Among the genes that we identified in genomic regions putatively associated with life-history, some were found to be linked to growth rate. Given that fish length is mainly used as a threshold trait when deciding whether to migrate or to suspend migration (Dodson et al., 2013)—since it has a determining effect on age at smoltification (Jonsson & Jonsson, 2011)—the identified traits might have an effect on reaching the threshold for migration initiation (or smolting) within a season. That may then impact when smolts enter the estuary and, therefore, when they have the possibility to enter the sea, ultimately having an influence on the determination of the migratory tactic. Typically, individuals with a higher growth rate migrate at a younger age, while those with a lower growth rate delay their migration to a later season. However, Jensen et al. (2012) showed that size can also impact the timing of migration within a season: during the first half of the smoltification period, they observed an increase in individual size, followed by a decrease in size during the second part of the season. They suggest that the fish that underwent smoltification in the first half of the season had higher metabolic requirements (Rikardsen & Elliott, 2000), while the remaining fish had to wait a few weeks to complete their growth and migrate at the end of the season. Together, these findings suggest an indirect genetic control of migration in which the adopted migratory tactic is affected by an individual's physiology, which is in turn influenced by its genotype (Kelson et al., 2020). Our results are also consistent with Power's (Power, 1981) hypothesis that life-history tactic determination in Ungava Bay populations depends on when smolts are able to enter the sea. Indeed, since the time window in which temperature allows smolts to enter the sea in Ungava Bay is very short, late migrants are likely to get stuck in the estuary and have no choice but to adopt an estuarine tactic. Additional studies could investigate the potential role of water temperature, spatially variable selection, and genotype-dependent habitat choices in this system (Campbell et al., 2022; Pavey et al., 2015).
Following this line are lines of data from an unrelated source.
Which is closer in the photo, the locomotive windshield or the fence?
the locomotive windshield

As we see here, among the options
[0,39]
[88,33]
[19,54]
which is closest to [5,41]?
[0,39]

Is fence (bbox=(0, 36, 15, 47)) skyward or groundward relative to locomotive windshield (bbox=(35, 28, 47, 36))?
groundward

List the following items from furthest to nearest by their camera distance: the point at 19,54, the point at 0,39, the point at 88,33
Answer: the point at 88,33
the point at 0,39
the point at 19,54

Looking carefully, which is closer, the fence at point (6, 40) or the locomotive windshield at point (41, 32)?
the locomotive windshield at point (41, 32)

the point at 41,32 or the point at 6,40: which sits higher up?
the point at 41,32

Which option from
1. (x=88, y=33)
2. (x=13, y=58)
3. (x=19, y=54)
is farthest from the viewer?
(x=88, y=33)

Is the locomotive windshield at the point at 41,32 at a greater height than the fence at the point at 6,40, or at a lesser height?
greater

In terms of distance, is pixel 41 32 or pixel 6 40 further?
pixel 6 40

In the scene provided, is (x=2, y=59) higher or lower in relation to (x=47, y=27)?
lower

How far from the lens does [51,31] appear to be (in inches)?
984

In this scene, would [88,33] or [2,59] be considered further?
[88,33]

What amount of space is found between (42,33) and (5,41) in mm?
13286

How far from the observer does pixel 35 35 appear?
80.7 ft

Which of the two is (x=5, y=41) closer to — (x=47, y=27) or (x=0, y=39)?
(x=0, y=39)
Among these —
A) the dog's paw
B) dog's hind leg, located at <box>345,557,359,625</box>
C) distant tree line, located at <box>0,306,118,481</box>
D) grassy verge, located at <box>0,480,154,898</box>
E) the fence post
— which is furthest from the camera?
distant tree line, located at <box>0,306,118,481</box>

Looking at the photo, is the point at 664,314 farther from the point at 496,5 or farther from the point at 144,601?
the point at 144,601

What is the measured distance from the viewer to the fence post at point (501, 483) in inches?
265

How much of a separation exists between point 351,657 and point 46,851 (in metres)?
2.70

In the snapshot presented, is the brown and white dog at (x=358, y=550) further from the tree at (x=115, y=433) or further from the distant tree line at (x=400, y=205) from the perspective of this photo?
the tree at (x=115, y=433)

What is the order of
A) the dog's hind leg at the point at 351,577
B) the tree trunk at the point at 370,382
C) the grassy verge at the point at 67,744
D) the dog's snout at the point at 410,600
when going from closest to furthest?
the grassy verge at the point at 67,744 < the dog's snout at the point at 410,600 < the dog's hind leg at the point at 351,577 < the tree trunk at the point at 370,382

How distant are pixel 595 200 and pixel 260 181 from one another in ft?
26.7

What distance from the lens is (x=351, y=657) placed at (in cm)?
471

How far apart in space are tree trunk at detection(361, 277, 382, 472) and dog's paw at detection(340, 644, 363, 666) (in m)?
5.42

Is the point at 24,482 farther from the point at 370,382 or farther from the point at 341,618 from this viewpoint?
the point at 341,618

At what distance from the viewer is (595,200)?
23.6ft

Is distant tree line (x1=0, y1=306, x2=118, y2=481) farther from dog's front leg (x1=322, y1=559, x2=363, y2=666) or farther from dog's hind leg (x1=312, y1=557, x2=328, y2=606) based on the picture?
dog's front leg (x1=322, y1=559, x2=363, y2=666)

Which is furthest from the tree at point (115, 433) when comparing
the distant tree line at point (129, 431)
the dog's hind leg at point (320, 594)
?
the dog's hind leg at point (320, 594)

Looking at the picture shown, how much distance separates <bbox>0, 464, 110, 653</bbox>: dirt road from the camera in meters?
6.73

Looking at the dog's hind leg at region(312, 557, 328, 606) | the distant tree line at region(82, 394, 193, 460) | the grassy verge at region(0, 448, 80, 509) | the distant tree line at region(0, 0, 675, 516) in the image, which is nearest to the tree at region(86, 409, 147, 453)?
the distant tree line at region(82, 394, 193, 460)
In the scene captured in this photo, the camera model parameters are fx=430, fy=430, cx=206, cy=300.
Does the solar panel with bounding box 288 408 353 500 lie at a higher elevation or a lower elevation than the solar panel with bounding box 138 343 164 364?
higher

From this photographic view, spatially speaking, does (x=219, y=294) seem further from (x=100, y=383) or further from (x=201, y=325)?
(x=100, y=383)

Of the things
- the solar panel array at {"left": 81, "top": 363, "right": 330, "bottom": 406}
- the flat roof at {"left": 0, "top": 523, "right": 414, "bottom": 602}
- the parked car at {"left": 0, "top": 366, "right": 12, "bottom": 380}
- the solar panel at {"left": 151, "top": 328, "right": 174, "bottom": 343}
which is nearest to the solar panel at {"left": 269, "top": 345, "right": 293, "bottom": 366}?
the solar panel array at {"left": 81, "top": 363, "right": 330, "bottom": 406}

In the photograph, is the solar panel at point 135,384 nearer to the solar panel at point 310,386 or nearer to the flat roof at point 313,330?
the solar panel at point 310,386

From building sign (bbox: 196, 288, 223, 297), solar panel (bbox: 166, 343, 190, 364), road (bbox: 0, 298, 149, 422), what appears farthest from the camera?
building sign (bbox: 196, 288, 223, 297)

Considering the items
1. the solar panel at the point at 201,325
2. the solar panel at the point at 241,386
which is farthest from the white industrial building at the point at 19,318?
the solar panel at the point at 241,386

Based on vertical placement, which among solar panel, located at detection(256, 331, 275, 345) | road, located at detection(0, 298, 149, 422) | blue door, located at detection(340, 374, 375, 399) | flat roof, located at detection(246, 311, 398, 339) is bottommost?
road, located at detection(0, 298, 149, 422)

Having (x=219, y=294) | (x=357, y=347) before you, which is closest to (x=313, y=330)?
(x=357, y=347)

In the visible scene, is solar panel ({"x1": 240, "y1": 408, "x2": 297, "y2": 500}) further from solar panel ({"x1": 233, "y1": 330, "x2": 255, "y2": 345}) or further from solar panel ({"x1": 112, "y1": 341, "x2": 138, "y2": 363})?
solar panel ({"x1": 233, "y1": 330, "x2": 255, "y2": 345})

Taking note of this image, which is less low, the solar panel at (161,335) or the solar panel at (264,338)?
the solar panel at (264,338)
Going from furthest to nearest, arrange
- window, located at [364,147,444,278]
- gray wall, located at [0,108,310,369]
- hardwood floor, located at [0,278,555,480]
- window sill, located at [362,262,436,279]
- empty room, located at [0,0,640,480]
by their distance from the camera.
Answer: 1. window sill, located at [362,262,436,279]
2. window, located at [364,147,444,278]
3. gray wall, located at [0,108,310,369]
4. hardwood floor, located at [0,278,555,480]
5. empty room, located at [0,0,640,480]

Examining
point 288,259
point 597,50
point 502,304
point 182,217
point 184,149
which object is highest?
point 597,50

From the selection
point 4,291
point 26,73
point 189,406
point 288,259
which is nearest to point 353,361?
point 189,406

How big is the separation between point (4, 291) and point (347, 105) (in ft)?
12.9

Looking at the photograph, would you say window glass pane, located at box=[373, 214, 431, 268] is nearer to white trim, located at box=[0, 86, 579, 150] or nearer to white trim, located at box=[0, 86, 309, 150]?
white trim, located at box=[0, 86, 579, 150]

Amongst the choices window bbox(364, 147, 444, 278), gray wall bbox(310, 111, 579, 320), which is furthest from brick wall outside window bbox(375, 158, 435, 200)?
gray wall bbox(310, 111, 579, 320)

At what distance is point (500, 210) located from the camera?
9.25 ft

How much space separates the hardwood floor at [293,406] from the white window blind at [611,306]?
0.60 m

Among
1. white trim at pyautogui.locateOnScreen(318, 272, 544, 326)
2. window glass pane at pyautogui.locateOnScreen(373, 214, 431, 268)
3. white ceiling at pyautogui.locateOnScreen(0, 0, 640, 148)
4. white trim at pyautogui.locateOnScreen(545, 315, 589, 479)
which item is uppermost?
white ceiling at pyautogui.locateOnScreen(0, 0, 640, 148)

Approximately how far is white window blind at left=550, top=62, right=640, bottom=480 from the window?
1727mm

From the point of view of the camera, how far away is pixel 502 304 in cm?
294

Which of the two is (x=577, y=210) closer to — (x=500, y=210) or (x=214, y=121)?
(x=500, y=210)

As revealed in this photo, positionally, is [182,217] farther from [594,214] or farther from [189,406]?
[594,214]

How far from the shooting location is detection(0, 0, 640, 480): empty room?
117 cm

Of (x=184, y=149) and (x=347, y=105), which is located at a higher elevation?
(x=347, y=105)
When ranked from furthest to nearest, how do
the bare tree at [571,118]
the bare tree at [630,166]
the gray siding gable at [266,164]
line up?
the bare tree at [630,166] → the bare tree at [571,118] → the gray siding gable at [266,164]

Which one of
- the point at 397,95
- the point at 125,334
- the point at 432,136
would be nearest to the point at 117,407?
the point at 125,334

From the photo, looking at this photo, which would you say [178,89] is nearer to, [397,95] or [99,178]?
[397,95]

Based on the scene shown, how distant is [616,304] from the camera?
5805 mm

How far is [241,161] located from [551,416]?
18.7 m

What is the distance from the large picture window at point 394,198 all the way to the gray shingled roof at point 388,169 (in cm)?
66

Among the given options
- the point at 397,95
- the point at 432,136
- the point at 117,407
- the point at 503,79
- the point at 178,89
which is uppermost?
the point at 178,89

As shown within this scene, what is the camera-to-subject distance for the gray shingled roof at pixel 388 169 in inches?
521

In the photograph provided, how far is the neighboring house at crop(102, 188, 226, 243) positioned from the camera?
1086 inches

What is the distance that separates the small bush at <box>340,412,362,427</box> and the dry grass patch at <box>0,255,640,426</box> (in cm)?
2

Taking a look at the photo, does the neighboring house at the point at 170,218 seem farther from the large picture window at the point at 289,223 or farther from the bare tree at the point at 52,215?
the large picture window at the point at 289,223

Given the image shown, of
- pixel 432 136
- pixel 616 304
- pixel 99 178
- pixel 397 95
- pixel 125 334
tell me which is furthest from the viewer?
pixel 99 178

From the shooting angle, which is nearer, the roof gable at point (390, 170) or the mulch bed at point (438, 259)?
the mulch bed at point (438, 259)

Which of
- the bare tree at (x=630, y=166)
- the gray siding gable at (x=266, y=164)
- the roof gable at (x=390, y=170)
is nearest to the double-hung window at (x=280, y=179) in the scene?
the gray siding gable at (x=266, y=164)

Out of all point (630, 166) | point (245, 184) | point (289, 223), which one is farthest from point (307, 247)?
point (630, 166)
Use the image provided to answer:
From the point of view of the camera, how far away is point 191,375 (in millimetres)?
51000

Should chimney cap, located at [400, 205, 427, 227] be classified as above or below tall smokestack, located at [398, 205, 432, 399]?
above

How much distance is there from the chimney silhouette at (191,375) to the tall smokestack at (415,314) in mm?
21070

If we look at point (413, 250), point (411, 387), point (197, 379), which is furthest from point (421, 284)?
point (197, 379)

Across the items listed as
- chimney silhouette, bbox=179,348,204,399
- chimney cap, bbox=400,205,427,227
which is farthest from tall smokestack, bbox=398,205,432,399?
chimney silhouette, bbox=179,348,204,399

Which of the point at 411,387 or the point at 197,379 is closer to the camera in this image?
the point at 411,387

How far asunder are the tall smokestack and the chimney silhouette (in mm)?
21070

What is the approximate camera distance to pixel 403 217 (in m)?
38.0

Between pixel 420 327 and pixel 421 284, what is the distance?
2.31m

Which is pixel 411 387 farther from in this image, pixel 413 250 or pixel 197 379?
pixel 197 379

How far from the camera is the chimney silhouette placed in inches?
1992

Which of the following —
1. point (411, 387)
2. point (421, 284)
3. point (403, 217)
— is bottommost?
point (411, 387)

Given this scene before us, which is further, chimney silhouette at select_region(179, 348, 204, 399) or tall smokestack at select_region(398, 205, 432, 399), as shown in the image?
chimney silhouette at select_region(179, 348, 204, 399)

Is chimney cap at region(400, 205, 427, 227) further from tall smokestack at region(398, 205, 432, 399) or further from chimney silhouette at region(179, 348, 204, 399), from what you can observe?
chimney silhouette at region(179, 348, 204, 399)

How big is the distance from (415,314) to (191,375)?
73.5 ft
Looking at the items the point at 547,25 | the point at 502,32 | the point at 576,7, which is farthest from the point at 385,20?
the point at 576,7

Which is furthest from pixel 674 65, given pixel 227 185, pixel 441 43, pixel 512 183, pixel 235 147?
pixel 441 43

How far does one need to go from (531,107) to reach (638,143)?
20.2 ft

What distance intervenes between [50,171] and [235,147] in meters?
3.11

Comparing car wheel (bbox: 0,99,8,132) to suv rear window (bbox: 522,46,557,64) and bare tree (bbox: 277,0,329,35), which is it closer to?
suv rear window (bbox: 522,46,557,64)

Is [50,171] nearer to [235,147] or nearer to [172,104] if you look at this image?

Contribution of populations and life-history tactics in mixed-stock subsistence fisheriesOur results pertaining to the contribution of Ungava Bay salmon populations to subsistence fisheries in the Koksoak R. estuary indicate that the majority (>90% in both years) of salmon caught in the estuary originate from the GUE (>29.1%) and DEL (>58.7%) rivers. As previously mentioned, the exact contribution of both GUE and DEL rivers taken individually is possibly slightly biased since assignment success is weaker for source individuals (especially for GUE: 88%). However, if there are misassigned individuals originating from one of these two rivers, we are confident that they come from either GUE or DEL R. In other words, an individual wrongly assigned to GUE R. likely comes from DEL R., and vice versa for an individual assigned to DEL R. The greater contribution of the GUE and DEL rivers to the estuary could be driven by the habitat in these rivers, which is considerably more favorable to salmon reproduction compared to the portion of MEL and CAN that is accessible to anadromous salmon (MFFP, 2015). Furthermore, the large effective population sizes from the latter two rivers compared to the MEL and CAN populations indicate that the effect of genetic drift is less important there (Waples, 2022), suggesting larger population sizes and explaining their greater contribution to estuarine fisheries. To explain the great difference in contribution between GUE/DEL and MEL/CAN, we considered the possibility that fish from MEL and CAN migrate at a different time or occupy a different portion of the estuary than those from GUE and DEL. However, although the migration distance is shorter in CAN R. and in the downstream portion of MEL R. compared to the GUE or DEL rivers, we have no reason to believe that salmon from the MEL or CAN rivers migrate at a different time than those from the GUE and DEL rivers. Moreover, even if they did migrate at different times, we have no reason to believe that they occupy different parts of the estuary. Thus, in terms of the location of fisheries in the estuary, there is currently no evidence to suggest that individuals from one river might be fished disproportionately to those from other rivers.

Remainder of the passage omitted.